YOUR OBJECTIVE:
From the album review below, list every adjective in its final sentence that describes the album.

What does it sound like?:
In 1969, Delaney and Bonnie Bramlett must have felt on top of the world. Bonnie sang with such freedom and passion, she was the first white Ikette. She could even scream in tune. Delaney was a dazzlingly talented singer, guitarist, songwriter and producer, capable of anything and a very charming man to boot. Judging by the strange, Edwardian cover, Delaney & Bonnie were enjoying domestic bliss. Professionally, they had a bag full of songs, a shiny new contract with Elektra and a band of ‘Friends’ whose talents compared favourably with their own: Leon Russell, Carl Radle, Jim Keltner, Bobby Whitlock, Jerry McGhee, Bobby Keys, Jim Price and Rita Coolridge.
The Original Delaney And Bonnie And Friends (Accept No Substitute) is an alchemic brew of an album. Imagine a white rock band playing Gospel, then stretch that to include Country, Blues and Soul. They put all that together, cast a magic spell, and came up with a rollicking good-time sound that turned heads. It is sweet, sexy, sassy and soulful.

DATA UNDER STUDY:
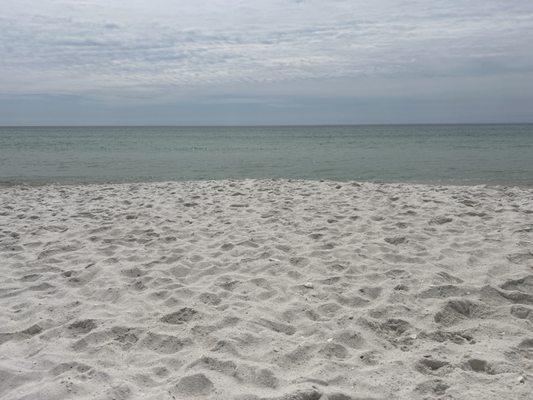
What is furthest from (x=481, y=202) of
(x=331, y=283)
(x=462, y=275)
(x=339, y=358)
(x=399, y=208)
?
(x=339, y=358)

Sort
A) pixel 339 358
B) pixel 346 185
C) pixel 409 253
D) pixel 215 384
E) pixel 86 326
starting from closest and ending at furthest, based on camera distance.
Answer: pixel 215 384, pixel 339 358, pixel 86 326, pixel 409 253, pixel 346 185

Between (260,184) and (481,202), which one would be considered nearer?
(481,202)

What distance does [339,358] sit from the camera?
3.48 meters

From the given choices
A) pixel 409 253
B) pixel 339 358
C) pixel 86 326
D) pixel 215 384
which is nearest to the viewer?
pixel 215 384

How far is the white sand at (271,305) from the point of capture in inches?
126

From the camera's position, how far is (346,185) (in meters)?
11.1

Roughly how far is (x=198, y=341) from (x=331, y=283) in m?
1.63

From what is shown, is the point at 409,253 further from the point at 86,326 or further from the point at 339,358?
the point at 86,326

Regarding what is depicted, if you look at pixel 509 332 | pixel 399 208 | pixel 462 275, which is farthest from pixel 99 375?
pixel 399 208

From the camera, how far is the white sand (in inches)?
126

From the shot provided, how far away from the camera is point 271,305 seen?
14.3ft

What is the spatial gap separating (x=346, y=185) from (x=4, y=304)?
799 cm

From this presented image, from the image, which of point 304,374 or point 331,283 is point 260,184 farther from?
point 304,374

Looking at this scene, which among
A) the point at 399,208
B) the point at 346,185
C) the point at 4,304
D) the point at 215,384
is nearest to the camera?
the point at 215,384
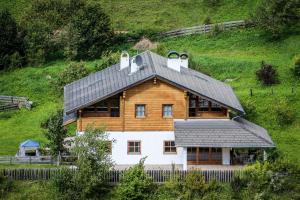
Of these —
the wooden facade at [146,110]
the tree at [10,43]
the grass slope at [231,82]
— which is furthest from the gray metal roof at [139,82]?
the tree at [10,43]

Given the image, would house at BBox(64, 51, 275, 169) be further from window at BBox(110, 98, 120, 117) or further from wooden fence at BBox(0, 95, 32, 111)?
wooden fence at BBox(0, 95, 32, 111)

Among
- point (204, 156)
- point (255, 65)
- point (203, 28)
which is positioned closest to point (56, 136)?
point (204, 156)

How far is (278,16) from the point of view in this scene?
79.4 meters

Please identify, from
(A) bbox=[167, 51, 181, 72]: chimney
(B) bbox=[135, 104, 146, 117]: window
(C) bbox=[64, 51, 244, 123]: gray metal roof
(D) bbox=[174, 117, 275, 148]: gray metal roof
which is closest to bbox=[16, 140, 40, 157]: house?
(C) bbox=[64, 51, 244, 123]: gray metal roof

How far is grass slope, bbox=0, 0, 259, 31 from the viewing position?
89.2m

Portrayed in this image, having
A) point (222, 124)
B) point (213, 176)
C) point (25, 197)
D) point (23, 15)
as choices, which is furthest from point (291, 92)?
point (23, 15)

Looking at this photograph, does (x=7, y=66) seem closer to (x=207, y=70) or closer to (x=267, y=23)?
(x=207, y=70)

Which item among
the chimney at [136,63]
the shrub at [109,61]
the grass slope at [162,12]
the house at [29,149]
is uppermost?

OUTPUT BELOW:
sweet, sexy, sassy, soulful